Un tel cadre, qui clarifie d'entrée de jeu l'ampleur et les modalités de l'aide officielle disponible, permet aux débiteurs et aux créanciers de formuler des attentes plus réalistes. Ce faisant, il contribue à prévenir les crises et, si elles surviennent, à créer une motivation propice à leur résolution rapide.
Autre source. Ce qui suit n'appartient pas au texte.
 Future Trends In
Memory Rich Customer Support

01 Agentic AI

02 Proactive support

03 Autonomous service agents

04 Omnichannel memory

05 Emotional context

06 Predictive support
Le Canada a travaillé activement au sein de nombreux forums internationaux — comme le FMI, le G20 et le G7 — en vue de favoriser l'adoption d'un tel cadre. Le mois dernier, les ministres des Finances et les gouverneurs des banques centrales du G7 ont adopté un plan d'action qui vise à régler beaucoup de ces questions. Les problèmes actuels de l'Argentine ont amené la communauté internationale à porter à nouveau son attention sur les moyens à prendre pour « accroître la prévisibilité des mesures stratégiques officielles dans les marchés émergents et réduire l'incertitude entourant ces dernières ».
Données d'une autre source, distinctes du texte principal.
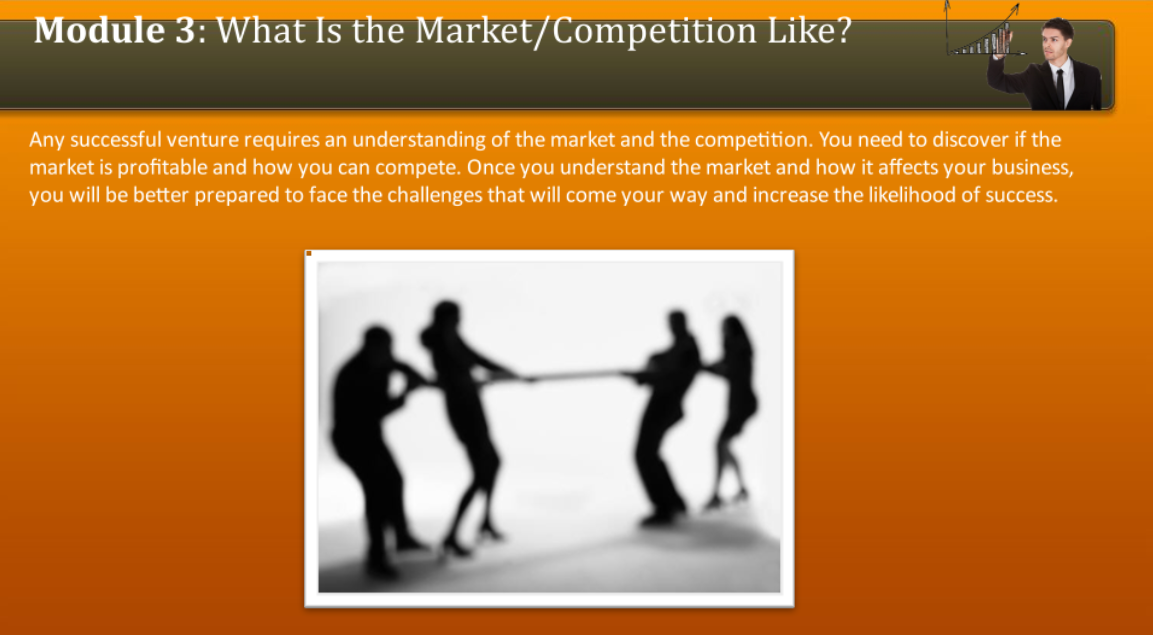 Module 3: What Is the Market/Competition Like?

Any successful venture requires an understanding of the market and the competition. You need to discover if the market is profitable and how you can compete. Once you understand the market and how it affects your business, you will be better prepared to face the challenges that will come your way and increase the likelihood of success.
Le plan d'action du G7 définit les éléments essentiels d'un cadre efficace de prévention et de résolution des crises qui encourage la participation tant des débiteurs que des créanciers. Tout d'abord, ce plan met en relief la nécessité de limiter les crédits officiels. Ensuite, il reconnaît le besoin d'inclure des règles, dans les contrats d'emprunt, qui prévoient l'imposition de moratoires ou de périodes de réflexion et empêchent de petits groupes de créanciers de s'opposer à une entente de restructuration raisonnable. Le plan d'action encourage aussi le FMI à continuer ses importants travaux sur des mécanismes de restructuration de la dette d'États souverains qui s'apparentent aux procédures de faillite concernant les entreprises nationales, comme celles qui sont énoncées au chapitre 11 du code américain de la faillite et dans la Loi sur les arrangements avec les créanciers des compagnies au Canada.

Les pays du G7 se sont engagés à collaborer avec les emprunteurs et les créanciers afin de veiller à ce que ces idées puissent être effectivement mises en pratique. De toute évidence, il reste beaucoup à faire, notamment en ce qui a trait aux questions opérationnelles et juridiques. Mais ne perdons pas de vue la raison d'être de cette entreprise. En contribuant à réduire la fréquence des crises financières et en en améliorant la résolution, le plan d'action créera des conditions favorables à une croissance soutenue et soutenable des investissements privés dans les pays à marché émergent, ce qui aidera à hausser leur niveau de vie.

Conclusion

Pour conclure, je dirai que des progrès considérables ont été accomplis en vue de définir les éléments d'une stratégie visant à limiter les crises à l'avenir.

Sur le plan de la gestion et de la résolution des crises, la communauté internationale a encore fort à faire. Il reste en effet de nombreuses questions à résoudre quant aux moyens de mettre en place un cadre propre à favoriser la restructuration ordonnée des dettes. Mais la situation progresse de façon sensible.

Les enjeux sont considérables, non seulement en raison des coûts économiques, mais aussi des coûts sociaux et de la souffrance humaine qu'engendrent les crises financières. Et, dans un monde de plus en plus intégré, nous sommes tous, plus que jamais, concernés par cette réalité.